* _What to work on_:
Retype, unchanged, the lines from the one containing "At what distance is ceiling" through the last line, including both of those lines.

Scene-based spatial questions:
● ● ●

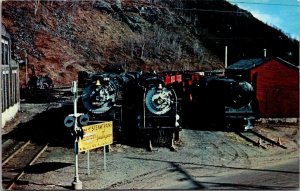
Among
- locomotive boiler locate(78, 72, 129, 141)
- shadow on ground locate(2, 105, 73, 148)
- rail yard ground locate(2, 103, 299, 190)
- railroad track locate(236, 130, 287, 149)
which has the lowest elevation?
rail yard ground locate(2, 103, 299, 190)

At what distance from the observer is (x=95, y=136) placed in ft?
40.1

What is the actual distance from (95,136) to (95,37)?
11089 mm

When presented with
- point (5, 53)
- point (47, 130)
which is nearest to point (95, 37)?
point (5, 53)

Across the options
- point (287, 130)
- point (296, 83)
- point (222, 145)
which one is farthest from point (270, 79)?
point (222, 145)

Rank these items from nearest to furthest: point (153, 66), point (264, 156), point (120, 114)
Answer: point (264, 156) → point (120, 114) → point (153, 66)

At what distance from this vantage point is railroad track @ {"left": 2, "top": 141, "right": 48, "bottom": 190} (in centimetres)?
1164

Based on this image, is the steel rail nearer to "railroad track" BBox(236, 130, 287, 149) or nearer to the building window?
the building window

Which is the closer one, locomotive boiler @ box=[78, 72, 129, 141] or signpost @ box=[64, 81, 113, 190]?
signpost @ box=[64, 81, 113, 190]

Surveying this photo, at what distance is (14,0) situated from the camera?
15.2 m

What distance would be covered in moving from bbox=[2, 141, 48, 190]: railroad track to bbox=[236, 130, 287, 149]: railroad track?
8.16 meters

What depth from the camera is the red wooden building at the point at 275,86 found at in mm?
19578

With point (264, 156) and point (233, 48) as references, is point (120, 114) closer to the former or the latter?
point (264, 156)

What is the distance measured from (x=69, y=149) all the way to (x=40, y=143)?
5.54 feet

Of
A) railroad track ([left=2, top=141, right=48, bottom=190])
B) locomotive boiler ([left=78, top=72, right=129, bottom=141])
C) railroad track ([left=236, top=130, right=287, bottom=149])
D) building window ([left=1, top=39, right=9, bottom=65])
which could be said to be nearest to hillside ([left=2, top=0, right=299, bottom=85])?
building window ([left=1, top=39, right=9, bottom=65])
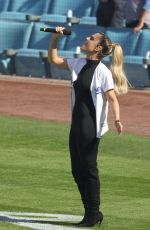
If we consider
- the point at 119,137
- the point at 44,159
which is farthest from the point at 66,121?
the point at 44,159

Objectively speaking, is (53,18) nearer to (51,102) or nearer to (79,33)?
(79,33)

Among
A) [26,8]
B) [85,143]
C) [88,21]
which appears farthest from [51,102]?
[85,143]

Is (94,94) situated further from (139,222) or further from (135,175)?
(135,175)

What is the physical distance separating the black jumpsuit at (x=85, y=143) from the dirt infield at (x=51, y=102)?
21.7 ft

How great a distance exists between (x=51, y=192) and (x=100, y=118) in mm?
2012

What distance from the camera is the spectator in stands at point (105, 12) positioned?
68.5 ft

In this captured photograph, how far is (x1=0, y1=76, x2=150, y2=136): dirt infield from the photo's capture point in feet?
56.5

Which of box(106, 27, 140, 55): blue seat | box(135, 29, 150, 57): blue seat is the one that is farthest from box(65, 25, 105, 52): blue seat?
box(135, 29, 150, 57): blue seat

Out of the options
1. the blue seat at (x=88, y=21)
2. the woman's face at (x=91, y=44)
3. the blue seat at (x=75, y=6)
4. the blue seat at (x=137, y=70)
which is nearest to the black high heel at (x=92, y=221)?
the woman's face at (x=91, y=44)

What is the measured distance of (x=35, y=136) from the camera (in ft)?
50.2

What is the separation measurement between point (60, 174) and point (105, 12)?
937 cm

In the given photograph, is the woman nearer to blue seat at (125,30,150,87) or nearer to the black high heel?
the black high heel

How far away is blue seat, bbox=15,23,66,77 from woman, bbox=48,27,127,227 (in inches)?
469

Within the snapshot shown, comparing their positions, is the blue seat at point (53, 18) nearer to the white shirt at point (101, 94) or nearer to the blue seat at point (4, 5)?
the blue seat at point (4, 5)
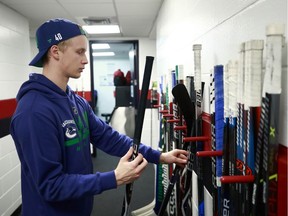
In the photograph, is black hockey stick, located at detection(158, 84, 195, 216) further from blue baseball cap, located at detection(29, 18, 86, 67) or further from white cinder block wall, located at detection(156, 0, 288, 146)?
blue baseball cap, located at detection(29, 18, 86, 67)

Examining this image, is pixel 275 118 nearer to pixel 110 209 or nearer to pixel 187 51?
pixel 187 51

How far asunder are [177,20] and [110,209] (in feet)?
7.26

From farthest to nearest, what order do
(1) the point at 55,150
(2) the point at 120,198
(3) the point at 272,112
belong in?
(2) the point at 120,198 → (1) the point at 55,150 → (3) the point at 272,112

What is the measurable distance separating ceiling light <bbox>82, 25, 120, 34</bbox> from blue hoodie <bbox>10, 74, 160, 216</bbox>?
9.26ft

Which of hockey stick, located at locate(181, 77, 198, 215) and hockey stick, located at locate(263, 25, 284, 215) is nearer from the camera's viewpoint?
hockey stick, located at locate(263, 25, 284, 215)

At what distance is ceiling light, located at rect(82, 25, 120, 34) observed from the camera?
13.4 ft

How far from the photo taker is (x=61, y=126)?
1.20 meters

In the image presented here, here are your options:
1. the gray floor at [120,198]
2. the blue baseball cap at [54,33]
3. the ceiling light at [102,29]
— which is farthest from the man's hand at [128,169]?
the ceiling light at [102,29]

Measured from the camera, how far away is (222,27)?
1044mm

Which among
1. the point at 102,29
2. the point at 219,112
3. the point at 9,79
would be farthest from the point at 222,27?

● ● ●

* _Exercise result_:
At what distance is ceiling light, located at rect(82, 25, 120, 34) observed from the camera?
13.4 ft

How far from the photo taker is (x=61, y=126)?
1.20 meters

In the image presented here, here are your options:
1. the gray floor at [120,198]
2. the blue baseball cap at [54,33]
3. the ceiling light at [102,29]
— which is farthest from the man's hand at [128,169]?
the ceiling light at [102,29]

Measured from the camera, how far away is (222,27)?
1044mm

Which among
1. the point at 102,29
2. the point at 219,112
3. the point at 9,79
would be farthest from the point at 222,27?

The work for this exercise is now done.